The substantial glass, granite and zinc structure nearing completion in west Little Rock is more than a 21st century edifice for a $23 billion-asset finance house.
The new Bank OZK headquarters is envisioned as a spectacular calling card to recruit new talent to come and work for the company and an amenity-laden investment to retain staffers.
“It’s so tough to hire in a full-employment environment,” said CEO George Gleason. “It’s more than an option to provide space people want to work in.”
To meet that prerequisite, Bank OZK is investing more than $98 million to position the company for future growth and success. The new headquarters at 18000 Cantrell Road is the centerpiece and first phase of a 44-acre campus with a projected build-out of 15-20 years.
The 248,000-SF office building is less than 14 weeks away from transitioning into the new and improved nerve center for more than 240 Bank OZK locations sprinkled across a 10-state footprint stretching from Little Rock to San Francisco, New York, Miami and Sunbelt-dominated points in between.
“With our growth, I expect we will add staff at a pretty good clip,” Gleason said.
Opened in 2008, the current headquarters at 17901 Chenal Parkway is maxed out at about 300 employees, and dozens of additional workers are scattered in make-do rental space.
With room for more than 800, the new HQ will allow the corporate workforce to reassemble under one roof with space to spare. Occupancy will stand at 50%-60% when the staff migration is completed this summer.
★ ★ ★
» Written exercise
Reproduce the article about the new Bank OZK headquarters in full, word for word. The listing has nothing to do with the article about the Bank OZK headquarters.
★ ★ ★
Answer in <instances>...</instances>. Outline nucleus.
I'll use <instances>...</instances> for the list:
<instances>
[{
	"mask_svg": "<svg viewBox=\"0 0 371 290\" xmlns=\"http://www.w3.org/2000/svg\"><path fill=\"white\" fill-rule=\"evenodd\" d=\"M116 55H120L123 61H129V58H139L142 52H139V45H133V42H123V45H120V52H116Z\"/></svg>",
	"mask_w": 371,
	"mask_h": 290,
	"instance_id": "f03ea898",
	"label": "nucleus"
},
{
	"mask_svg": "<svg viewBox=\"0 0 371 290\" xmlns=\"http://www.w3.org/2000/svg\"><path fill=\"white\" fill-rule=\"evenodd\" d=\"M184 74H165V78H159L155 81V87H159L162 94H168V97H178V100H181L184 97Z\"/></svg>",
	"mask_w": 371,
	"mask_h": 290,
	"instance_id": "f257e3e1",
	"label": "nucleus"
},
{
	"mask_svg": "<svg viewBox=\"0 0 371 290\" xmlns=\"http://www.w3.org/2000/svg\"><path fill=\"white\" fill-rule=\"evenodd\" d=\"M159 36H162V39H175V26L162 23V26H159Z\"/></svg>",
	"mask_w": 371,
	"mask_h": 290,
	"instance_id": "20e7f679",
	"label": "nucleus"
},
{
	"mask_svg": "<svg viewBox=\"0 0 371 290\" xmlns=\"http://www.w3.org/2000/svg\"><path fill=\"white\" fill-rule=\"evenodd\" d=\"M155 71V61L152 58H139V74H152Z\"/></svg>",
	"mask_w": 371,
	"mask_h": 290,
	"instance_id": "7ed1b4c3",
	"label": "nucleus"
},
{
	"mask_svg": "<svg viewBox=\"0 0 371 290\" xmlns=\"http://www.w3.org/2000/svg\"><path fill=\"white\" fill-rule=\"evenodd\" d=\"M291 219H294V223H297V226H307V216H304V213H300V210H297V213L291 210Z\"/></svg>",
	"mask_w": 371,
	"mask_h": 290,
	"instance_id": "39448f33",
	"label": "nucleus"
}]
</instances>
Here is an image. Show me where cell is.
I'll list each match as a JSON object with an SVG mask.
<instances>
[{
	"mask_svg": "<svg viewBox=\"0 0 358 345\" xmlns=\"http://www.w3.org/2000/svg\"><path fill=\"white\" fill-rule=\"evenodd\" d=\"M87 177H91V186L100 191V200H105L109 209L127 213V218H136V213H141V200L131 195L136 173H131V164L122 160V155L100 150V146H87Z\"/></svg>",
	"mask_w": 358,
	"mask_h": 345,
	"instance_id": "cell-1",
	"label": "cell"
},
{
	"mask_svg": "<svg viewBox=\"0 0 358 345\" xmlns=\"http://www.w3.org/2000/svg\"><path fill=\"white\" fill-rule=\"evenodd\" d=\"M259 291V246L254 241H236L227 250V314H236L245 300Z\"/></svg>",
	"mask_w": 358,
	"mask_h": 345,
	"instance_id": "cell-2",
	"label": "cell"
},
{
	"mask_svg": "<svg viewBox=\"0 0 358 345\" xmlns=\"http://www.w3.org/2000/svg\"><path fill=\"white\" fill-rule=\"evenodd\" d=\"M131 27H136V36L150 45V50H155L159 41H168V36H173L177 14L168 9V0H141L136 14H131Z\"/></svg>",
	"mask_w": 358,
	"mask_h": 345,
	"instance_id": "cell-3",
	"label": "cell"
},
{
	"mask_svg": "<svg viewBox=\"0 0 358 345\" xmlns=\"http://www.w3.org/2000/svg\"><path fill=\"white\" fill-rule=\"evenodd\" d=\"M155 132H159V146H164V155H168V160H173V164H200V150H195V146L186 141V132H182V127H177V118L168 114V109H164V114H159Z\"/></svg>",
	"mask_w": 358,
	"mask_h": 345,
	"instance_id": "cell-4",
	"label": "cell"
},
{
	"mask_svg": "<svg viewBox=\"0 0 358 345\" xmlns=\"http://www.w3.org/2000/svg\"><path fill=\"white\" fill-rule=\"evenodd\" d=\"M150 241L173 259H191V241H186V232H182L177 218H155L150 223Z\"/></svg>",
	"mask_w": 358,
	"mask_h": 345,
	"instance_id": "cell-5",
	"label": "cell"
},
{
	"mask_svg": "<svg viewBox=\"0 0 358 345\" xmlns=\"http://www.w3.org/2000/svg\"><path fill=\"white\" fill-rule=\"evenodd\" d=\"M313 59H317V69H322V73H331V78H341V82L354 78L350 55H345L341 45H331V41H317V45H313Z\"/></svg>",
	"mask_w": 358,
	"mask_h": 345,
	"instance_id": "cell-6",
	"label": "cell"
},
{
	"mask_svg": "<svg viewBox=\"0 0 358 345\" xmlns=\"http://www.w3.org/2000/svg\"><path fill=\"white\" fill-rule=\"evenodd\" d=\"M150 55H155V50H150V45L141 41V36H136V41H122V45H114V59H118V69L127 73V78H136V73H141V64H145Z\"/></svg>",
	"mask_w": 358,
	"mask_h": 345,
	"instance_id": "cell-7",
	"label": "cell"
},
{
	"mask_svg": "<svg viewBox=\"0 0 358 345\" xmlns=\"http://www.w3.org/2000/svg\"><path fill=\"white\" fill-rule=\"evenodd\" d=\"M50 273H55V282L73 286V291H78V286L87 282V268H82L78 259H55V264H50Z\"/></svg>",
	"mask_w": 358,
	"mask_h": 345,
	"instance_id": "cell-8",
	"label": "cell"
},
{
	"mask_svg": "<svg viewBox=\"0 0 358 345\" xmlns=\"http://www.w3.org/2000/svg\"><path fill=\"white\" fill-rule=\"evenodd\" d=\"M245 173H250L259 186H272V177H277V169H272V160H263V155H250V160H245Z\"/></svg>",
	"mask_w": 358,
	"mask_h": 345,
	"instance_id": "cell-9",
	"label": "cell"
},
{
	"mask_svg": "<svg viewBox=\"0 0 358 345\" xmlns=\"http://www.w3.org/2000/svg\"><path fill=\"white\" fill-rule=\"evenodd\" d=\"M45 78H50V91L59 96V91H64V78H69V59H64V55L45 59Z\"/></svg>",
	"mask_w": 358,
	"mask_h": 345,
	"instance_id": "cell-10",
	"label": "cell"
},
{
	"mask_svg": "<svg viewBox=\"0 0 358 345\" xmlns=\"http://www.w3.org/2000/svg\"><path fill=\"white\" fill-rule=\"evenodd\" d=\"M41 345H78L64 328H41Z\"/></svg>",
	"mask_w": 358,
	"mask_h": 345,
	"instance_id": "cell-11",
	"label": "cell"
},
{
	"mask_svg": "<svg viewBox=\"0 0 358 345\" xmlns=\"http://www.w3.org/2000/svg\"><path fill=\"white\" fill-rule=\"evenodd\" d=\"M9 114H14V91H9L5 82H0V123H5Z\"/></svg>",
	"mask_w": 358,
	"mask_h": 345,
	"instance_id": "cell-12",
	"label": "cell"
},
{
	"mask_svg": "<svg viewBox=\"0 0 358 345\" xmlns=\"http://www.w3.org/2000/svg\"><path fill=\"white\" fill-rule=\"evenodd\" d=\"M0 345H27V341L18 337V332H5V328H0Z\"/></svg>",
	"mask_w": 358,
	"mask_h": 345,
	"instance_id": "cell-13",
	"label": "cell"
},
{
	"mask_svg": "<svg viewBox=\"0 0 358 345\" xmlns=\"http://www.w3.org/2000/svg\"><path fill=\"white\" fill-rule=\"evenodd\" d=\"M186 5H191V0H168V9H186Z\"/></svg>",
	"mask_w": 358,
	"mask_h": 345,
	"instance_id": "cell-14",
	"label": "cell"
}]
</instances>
★ ★ ★
» Completed task
The substantial glass, granite and zinc structure nearing completion in west Little Rock is more than a 21st century edifice for a $23 billion-asset finance house.
The new Bank OZK headquarters is envisioned as a spectacular calling card to recruit new talent to come and work for the company and an amenity-laden investment to retain staffers.
“It’s so tough to hire in a full-employment environment,” said CEO George Gleason. “It’s more than an option to provide space people want to work in.”
To meet that prerequisite, Bank OZK is investing more than $98 million to position the company for future growth and success. The new headquarters at 18000 Cantrell Road is the centerpiece and first phase of a 44-acre campus with a projected build-out of 15-20 years.
The 248,000-SF office building is less than 14 weeks away from transitioning into the new and improved nerve center for more than 240 Bank OZK locations sprinkled across a 10-state footprint stretching from Little Rock to San Francisco, New York, Miami and Sunbelt-dominated points in between.
“With our growth, I expect we will add staff at a pretty good clip,” Gleason said.
Opened in 2008, the current headquarters at 17901 Chenal Parkway is maxed out at about 300 employees, and dozens of additional workers are scattered in make-do rental space.
With room for more than 800, the new HQ will allow the corporate workforce to reassemble under one roof with space to spare. Occupancy will stand at 50%-60% when the staff migration is completed this summer.